_THINGS TO DO_
A) In the forum thread on computer-controlled launches, what happens to the launch feature after its limited number of launches is used up, according to the first post?
B) List every name that appears as a post header in the forum thread on computer-controlled launches.

_TEXT PASSAGE_
● ● ●

# Computer controlled launches



## JetBlack330i (Feb 8, 2002)

The e46 M3 w/ SMG has a feature where the computer controls the best launch. Unfortunately, that feature is limited to X number of launches, after which the feature is disabled.
Question: if I were buying a used M3, how do I check how many such launches are left?


----------



## Mr. The Edge (Dec 19, 2001)

JetBlack330i said:


> *The e46 M3 w/ SMG has a feature where the computer controls the best launch. Unfortunately, that feature is limited to X number of launches, after which the feature is disabled.
> Question: if I were buying a used M3, how do I check how many such launches are left? *


Who said there are a limited number of launches?


----------



## in_d_haus (Jan 2, 2002)

Wives tale, launch away.


----------



## Guest (Feb 3, 2003)

● ● ●

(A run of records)
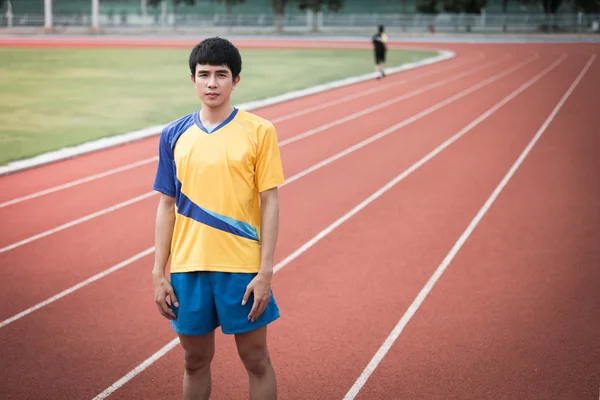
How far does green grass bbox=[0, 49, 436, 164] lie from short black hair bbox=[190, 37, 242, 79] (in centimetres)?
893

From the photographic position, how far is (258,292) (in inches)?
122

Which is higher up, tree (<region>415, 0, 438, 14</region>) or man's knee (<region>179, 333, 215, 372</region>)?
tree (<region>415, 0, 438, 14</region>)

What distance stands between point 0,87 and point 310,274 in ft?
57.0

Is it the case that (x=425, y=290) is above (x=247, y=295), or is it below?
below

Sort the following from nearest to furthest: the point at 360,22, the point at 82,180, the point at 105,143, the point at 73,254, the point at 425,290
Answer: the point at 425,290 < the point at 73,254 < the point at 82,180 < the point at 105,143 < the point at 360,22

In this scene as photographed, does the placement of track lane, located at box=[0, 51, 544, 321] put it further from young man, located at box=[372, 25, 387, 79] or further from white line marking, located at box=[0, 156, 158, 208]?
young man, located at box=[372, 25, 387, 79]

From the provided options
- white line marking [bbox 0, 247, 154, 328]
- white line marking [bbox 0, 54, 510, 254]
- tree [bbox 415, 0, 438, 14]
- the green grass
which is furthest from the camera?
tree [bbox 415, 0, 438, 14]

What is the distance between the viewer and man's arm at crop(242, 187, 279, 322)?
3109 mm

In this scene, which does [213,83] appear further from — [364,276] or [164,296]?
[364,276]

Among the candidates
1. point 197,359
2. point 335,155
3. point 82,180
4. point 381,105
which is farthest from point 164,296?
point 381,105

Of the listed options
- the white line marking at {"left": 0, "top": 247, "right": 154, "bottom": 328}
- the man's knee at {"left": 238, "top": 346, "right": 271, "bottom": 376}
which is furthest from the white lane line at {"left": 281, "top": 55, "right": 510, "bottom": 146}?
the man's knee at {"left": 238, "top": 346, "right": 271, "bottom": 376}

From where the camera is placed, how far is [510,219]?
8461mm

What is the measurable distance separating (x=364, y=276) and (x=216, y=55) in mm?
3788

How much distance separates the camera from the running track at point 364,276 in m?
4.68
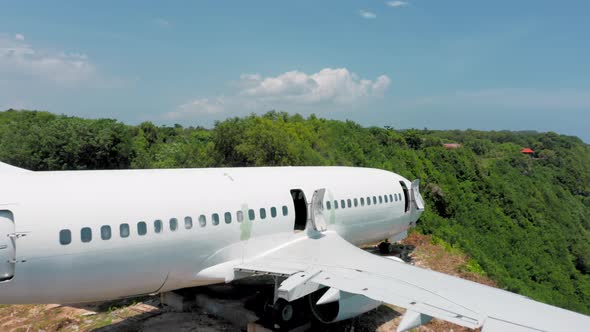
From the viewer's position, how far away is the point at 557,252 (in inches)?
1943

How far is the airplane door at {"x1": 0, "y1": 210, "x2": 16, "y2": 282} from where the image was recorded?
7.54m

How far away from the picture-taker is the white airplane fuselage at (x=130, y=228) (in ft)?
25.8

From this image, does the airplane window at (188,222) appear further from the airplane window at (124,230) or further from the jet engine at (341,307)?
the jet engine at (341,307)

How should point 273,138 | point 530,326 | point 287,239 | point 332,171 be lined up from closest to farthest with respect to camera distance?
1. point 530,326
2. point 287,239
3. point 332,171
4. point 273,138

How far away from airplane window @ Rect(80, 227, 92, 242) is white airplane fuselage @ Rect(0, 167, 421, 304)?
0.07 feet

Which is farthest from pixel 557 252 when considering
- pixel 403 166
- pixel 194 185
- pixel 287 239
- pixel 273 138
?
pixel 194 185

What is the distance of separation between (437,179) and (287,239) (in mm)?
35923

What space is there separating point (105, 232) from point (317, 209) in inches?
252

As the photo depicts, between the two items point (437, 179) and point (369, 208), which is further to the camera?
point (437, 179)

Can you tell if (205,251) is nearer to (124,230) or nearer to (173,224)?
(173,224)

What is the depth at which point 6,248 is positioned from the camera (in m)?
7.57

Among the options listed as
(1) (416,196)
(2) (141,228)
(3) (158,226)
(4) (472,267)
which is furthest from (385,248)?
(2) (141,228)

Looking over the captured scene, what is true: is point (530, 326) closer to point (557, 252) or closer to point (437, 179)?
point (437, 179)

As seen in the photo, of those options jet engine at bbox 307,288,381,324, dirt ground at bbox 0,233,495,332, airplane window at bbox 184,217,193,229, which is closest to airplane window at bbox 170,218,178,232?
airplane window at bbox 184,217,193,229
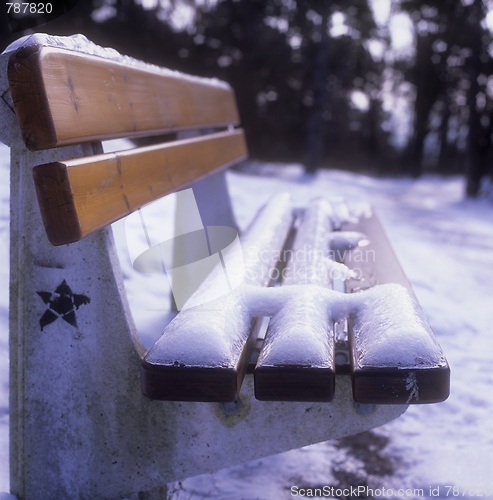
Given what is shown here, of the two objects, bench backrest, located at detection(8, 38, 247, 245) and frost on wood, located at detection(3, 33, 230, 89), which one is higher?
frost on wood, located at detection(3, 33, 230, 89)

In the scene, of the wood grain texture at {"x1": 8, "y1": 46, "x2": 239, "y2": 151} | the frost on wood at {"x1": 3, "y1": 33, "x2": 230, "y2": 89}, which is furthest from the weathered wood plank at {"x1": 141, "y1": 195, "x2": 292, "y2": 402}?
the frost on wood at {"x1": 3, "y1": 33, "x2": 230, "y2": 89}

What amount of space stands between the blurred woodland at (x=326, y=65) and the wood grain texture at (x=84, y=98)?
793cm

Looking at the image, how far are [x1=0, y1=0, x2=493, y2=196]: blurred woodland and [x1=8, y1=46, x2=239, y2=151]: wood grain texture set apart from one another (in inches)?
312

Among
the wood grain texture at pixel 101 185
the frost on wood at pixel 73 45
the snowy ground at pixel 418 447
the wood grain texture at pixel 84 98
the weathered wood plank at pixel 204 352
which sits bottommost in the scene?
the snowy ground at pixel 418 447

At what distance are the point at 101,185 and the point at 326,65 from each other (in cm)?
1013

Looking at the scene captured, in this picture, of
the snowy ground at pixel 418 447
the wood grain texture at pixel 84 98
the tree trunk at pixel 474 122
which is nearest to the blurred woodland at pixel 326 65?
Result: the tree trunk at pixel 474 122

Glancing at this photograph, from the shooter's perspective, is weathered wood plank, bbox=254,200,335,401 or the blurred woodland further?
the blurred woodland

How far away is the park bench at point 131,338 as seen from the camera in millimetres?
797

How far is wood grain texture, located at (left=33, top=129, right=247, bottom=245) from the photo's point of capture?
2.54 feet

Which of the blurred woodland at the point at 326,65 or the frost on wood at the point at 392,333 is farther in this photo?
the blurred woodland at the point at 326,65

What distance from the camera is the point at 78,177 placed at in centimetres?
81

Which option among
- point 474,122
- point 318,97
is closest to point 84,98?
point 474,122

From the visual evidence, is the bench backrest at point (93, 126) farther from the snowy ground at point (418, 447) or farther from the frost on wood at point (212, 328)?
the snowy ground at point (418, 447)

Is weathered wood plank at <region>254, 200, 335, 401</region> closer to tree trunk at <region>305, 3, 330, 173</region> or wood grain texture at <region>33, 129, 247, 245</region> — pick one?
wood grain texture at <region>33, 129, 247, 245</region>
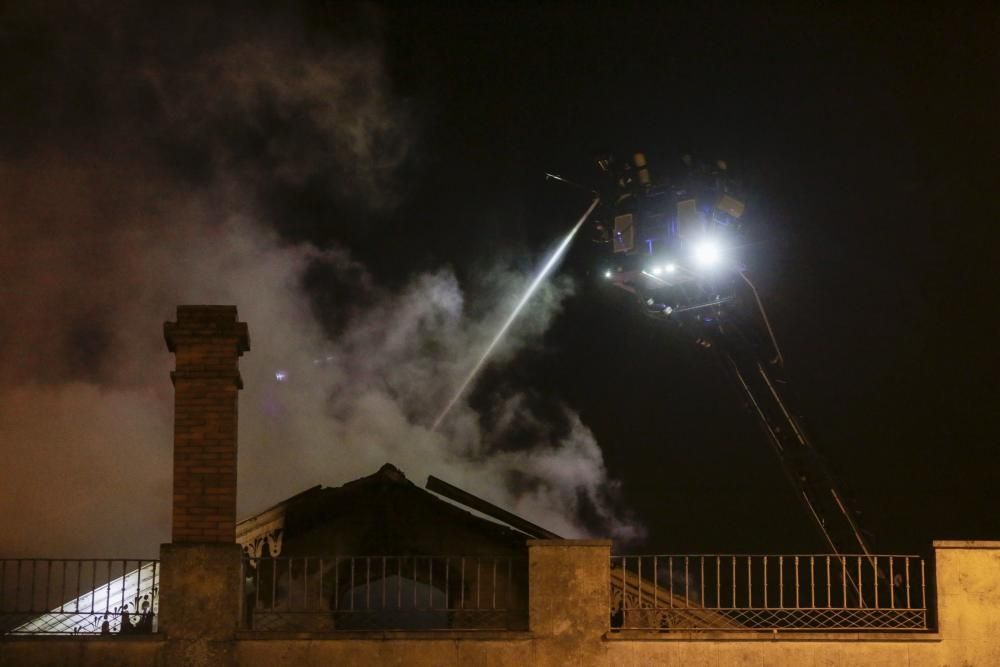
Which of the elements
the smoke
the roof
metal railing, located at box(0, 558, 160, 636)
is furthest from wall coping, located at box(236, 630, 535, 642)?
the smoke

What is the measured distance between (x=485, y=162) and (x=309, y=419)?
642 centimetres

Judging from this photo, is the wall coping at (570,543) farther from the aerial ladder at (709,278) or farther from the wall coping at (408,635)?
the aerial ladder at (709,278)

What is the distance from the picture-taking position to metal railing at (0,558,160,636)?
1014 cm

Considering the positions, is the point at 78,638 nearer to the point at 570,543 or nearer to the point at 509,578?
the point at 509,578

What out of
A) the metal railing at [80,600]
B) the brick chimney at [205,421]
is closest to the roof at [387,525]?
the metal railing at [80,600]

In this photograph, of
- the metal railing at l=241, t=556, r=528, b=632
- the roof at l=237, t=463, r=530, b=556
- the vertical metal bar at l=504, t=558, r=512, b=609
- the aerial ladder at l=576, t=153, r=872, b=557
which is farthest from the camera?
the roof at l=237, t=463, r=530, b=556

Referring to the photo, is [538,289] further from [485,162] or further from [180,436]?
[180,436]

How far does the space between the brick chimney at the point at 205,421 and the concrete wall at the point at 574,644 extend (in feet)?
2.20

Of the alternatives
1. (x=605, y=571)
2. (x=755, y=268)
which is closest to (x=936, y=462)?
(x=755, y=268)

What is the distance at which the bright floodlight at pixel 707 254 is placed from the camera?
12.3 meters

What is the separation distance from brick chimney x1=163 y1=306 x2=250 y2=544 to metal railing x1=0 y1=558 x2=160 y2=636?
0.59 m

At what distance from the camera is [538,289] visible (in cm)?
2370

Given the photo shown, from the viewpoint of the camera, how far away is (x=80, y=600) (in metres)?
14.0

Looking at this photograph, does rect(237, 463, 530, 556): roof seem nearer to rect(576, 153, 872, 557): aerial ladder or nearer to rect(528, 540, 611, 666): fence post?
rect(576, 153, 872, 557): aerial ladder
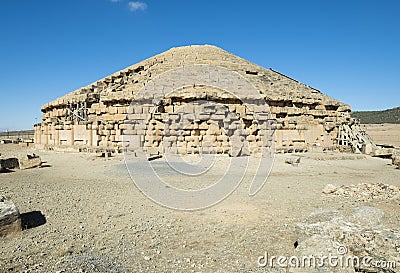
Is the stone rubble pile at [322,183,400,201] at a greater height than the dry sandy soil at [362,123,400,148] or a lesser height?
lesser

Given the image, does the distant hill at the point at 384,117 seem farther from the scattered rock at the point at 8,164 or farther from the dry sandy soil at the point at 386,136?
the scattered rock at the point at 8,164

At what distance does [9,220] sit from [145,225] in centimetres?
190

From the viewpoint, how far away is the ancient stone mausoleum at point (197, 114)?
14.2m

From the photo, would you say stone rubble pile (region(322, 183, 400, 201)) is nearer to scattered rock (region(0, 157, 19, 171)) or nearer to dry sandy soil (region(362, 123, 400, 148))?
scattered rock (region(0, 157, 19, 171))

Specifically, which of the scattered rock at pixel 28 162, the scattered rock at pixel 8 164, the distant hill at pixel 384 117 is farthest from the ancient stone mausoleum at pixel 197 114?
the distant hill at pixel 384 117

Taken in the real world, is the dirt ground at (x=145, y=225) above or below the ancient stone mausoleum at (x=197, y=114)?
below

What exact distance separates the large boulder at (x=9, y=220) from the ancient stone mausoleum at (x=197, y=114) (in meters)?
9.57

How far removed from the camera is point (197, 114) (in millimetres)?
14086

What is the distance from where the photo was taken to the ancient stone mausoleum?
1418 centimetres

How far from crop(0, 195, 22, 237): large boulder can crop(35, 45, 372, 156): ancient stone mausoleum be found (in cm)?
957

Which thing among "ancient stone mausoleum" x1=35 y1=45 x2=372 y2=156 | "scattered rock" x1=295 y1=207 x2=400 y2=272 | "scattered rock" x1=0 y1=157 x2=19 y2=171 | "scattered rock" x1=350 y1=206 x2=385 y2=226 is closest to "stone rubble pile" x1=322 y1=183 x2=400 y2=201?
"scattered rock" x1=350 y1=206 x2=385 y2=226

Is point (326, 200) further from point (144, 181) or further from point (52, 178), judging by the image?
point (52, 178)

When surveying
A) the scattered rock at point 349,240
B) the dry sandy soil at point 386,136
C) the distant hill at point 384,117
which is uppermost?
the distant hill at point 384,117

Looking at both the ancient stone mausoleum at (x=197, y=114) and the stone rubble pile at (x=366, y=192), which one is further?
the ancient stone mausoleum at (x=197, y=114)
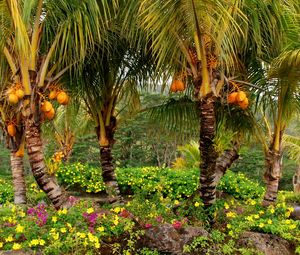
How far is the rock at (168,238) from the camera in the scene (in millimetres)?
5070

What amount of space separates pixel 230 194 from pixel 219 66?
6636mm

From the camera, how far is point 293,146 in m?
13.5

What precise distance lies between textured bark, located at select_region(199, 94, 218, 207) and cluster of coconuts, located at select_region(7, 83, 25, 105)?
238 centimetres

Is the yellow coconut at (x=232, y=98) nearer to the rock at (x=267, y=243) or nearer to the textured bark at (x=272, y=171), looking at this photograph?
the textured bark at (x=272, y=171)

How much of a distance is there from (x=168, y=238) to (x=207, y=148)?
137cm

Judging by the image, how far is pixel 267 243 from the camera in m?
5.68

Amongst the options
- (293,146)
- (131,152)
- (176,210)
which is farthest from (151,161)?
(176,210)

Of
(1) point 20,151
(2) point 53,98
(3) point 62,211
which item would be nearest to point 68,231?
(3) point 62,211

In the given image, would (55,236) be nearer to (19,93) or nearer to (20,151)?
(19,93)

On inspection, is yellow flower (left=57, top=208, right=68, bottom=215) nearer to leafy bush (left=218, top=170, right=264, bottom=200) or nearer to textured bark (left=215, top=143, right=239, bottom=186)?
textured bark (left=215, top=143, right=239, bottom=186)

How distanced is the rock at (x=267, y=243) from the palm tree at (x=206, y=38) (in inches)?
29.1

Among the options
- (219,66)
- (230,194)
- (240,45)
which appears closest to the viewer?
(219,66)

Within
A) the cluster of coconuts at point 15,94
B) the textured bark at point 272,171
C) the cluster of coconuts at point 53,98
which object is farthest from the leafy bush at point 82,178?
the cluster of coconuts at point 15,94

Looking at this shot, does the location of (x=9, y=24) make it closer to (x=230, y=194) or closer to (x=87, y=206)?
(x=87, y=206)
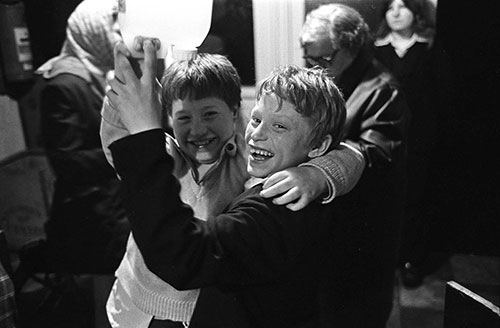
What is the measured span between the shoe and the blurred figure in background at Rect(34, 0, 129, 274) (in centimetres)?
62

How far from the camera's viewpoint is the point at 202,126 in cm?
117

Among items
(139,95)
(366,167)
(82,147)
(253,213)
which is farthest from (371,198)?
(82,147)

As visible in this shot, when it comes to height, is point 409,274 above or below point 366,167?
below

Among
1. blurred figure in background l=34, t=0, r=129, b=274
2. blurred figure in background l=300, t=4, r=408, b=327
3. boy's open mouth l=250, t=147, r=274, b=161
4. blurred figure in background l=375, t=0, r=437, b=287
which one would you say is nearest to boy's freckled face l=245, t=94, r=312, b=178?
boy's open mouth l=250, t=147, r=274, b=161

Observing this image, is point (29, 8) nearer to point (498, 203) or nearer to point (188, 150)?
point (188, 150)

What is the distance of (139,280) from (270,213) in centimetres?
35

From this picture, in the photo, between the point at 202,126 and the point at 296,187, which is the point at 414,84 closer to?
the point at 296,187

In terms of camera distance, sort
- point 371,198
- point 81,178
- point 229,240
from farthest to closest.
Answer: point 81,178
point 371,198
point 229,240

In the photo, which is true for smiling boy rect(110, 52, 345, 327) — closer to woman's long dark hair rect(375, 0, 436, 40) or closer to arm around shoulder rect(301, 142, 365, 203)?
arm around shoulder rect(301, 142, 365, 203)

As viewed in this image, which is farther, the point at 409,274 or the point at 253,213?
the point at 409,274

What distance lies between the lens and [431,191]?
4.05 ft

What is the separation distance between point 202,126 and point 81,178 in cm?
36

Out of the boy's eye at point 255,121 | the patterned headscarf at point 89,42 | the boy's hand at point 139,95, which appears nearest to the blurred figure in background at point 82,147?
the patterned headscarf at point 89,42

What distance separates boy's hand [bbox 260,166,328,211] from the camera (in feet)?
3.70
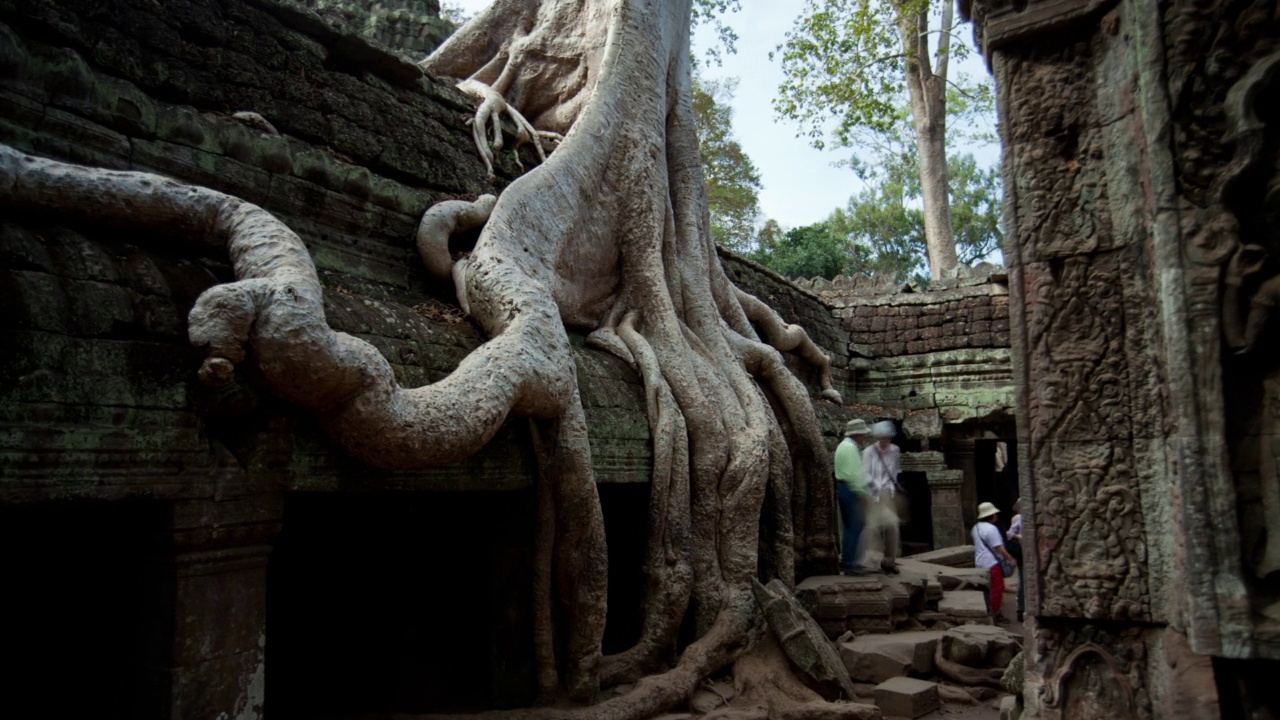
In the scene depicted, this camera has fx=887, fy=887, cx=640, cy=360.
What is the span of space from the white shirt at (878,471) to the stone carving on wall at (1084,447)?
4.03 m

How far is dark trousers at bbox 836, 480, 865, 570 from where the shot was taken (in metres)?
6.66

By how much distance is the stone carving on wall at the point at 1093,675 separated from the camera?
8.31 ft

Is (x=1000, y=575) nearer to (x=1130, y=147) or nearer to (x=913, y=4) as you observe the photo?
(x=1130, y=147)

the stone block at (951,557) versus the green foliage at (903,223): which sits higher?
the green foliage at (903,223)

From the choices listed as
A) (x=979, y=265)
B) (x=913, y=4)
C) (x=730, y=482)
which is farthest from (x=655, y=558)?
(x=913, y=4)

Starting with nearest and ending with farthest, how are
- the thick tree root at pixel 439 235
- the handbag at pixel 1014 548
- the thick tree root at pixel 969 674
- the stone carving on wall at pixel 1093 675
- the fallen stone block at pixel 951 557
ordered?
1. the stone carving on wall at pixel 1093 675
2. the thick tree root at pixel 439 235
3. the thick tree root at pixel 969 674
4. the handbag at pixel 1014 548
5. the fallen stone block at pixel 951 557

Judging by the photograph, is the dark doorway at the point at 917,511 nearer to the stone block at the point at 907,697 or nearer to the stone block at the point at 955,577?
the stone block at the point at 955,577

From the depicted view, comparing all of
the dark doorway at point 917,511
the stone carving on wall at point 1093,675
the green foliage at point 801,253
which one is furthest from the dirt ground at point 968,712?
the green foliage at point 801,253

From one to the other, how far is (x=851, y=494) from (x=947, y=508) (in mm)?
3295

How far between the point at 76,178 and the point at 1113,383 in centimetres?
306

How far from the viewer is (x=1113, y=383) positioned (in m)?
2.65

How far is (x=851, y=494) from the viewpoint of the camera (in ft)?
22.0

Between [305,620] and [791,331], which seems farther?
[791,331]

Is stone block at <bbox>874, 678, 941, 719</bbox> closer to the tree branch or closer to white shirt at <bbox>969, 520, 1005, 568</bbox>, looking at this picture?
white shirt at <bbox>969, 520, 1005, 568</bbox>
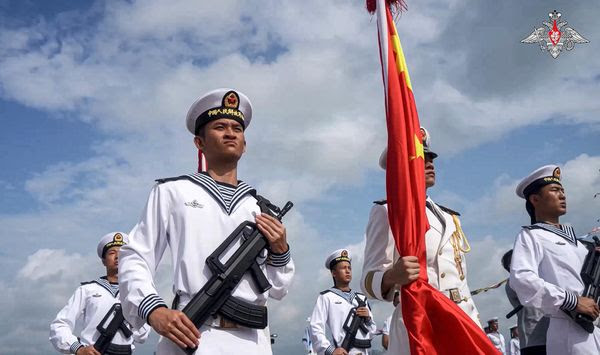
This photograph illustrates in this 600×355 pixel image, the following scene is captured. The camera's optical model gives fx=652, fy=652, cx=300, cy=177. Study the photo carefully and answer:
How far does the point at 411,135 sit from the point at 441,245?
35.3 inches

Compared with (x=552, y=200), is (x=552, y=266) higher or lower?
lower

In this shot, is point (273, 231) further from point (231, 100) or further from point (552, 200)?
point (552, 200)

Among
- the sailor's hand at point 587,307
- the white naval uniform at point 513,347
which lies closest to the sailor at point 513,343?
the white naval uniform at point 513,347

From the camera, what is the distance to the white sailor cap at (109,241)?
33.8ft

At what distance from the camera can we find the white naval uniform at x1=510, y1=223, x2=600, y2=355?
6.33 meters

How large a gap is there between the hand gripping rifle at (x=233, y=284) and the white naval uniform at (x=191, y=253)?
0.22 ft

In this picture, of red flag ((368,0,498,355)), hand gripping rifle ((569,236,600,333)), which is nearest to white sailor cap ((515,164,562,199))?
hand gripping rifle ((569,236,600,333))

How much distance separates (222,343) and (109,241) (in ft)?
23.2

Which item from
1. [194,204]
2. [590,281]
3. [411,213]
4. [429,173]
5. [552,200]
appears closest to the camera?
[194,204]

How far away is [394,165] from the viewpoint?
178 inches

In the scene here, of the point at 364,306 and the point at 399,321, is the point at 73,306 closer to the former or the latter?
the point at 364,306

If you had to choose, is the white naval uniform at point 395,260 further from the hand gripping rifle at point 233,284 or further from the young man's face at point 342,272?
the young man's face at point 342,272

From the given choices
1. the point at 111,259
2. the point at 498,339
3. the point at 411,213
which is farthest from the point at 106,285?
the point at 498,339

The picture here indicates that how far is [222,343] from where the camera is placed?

● ● ●

_RESULTS FOR THE EXERCISE_
A) The feature is disabled.

B) JetBlack330i, Mr. The Edge, in_d_haus, Guest